73 P.2d 831 | Okla. | 1937
This is an appeal from two separate judgments obtained by defendant in error against plaintiffs in error in the district court of Carter county in consolidated actions upon certain fire insurance policies. The parties are hereinafter designated as they appeared at the trial.
The principal question here for consideration is whether the actions were barred by the statute of limitations.
The insurance policies sued upon were of standard form within the meaning of section 10557, O. S. 1931, and contained the following clause as authorized by statute:
"No suit or action on this policy, for the recovery of any claim, shall be sustainable in any court of law or equity until after full compliance by the insured with all the foregoing requirements, nor unless commenced within twelve months next after the fire."
Plaintiff commenced, or attempted to commence, actions against defendants within the year, dismissed same without prejudice, and within a year subsequent to such dismissals, but more than a year after the loss, commenced, or attempted to commence, the present actions, thus apparently saving his claims from the operation of the aforesaid limitation by virtue of the provisions of section 106, O. S. 1931, which reads as follows:
"If any action be commenced within due time, and a judgment thereon for the plaintiff be reversed, or if the plaintiff fail in such action otherwise than upon the merits, and the time limited for the same shall have expired, the plaintiff * * * may commence a new action within one year after the reversal or failure."
Defendants assert that the steps taken by plaintiff in instituting the first actions as aforesaid were insufficient to constitute the commencement of an action within the meaning of said section 10557, in that the petitions failed to state a cause of action, and that said actions therefore did not toll the one-year limitation. Wheeler v. City of Muskogee,
In our view of this particular proposition, it becomes unnecessary to determine the question of the sufficiency of the petitions in the former actions. From our decisions we draw the conclusion that when a petition is filed, and summons issued in due time, seeking certain relief, although not sufficiently stating a cause of action therefor, the same is sufficient to toll the statute, and if such attempted action fail otherwise than on the merits after the limitation has run, another action seeking the same relief may be commenced within one year from such failure by reason of the provisions of said section 106, O. S. 1931. United States Fire Ins. Co. v. Whitchurch,
The latter decisions hold in effect that a petition fatally defective on general demurrer tolls the statute, where summons is properly issued, and that an amended petition filed after expiration of the limitation and seeking the same relief as between the same parties relates back to the time of filing the original petition. The decisions under consideration clearly are authority for the proposition that a fatally defective petition, with summons issued, tolls the statute as to the particular parties and the particular claim. That it saves the claim from the operation of the statute is the controlling feature in the instant case, for, if the statute is tolled, a new action commenced within a year after the failure of the original one, is commenced in time under section 106, supra, if it seeks the same relief, *341 although such failure may have occurred after the limitation had run.

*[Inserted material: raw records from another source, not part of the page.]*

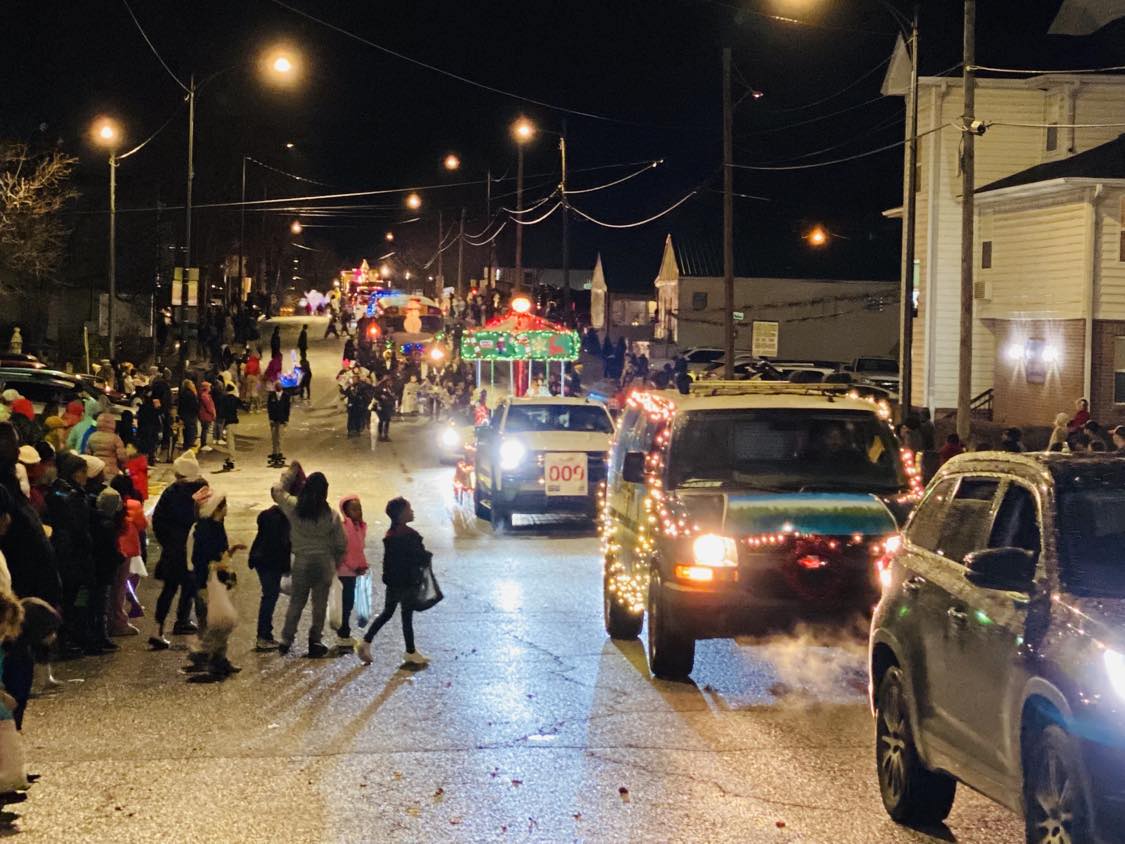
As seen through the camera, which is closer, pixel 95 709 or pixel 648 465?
pixel 95 709

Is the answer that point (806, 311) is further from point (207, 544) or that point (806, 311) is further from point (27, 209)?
point (207, 544)

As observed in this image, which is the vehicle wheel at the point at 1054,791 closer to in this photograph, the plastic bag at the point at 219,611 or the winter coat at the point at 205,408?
the plastic bag at the point at 219,611

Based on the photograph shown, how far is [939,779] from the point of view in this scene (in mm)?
7047

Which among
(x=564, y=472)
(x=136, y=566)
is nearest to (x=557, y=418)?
(x=564, y=472)

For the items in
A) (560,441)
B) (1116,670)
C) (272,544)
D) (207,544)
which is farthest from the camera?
(560,441)

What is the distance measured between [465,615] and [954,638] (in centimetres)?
775

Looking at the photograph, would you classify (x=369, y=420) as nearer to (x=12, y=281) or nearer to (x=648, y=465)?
(x=12, y=281)

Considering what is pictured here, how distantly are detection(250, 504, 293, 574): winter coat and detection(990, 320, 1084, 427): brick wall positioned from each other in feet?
80.0

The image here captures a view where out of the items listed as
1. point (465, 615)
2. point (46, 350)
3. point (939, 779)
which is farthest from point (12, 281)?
point (939, 779)

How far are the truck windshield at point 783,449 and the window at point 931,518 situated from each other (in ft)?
10.8

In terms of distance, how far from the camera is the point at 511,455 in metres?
20.5

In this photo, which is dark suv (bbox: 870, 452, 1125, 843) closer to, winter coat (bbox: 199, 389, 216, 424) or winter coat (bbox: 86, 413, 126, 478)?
winter coat (bbox: 86, 413, 126, 478)

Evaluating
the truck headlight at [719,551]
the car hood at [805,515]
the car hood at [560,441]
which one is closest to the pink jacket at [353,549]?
the truck headlight at [719,551]

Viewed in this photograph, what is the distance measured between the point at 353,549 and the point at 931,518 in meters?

The foregoing conclusion is further strengthened by the decision in Stevens v. Dill,
Here, the relief sought in the subsequent actions was the same as that sought in the former actions which failed otherwise than on the merits.
The cases relied upon by defendants, and heretofore cited, are authority for the proposition that an amendment stating a new cause of action does not relate back to the time of filing the original petition, but, for purposes of the statute of limitations, is considered as a new action as of the time of the amendment (Wheeler v. City of Muskogee; Burke v. Unger; Murray v. McGehee); or for the proposition that an action is not commenced where no service had on defendant (Morrissey v. Hurst); or that the statute does not commence where the action is prematurely brought (Niagara Fire Ins. Co. v. Nichols). Those cases are not in point here. (For distinguishing features see United States Fire Ins. Co. v. Whitchurch, supra.)
We hold, therefore, that the original actions in the instant case were sufficient to arrest the statute of limitations and that said actions failed otherwise than upon the merits within the meaning of section 106, O. S. 1931.
Defendants say the petitions in the instant case were defective for the same reasons as assigned to the petitions in the former cases, and that a cause of action was not stated in either petition here until certain amendments made subsequent to the expiration of one year after the aforesaid dismissals. They say that for this reason the actions were not commenced in time.
What we have said above applies here. The amendments, seeking the same relief as the petitions, related back to the date of filing such petitions. United States Fire Ins. Co. v. Whitchurch, supra.
The judgments appealed from are affirmed.
OSBORN, C. J., and RILEY, CORN, and HURST, JJ., concur.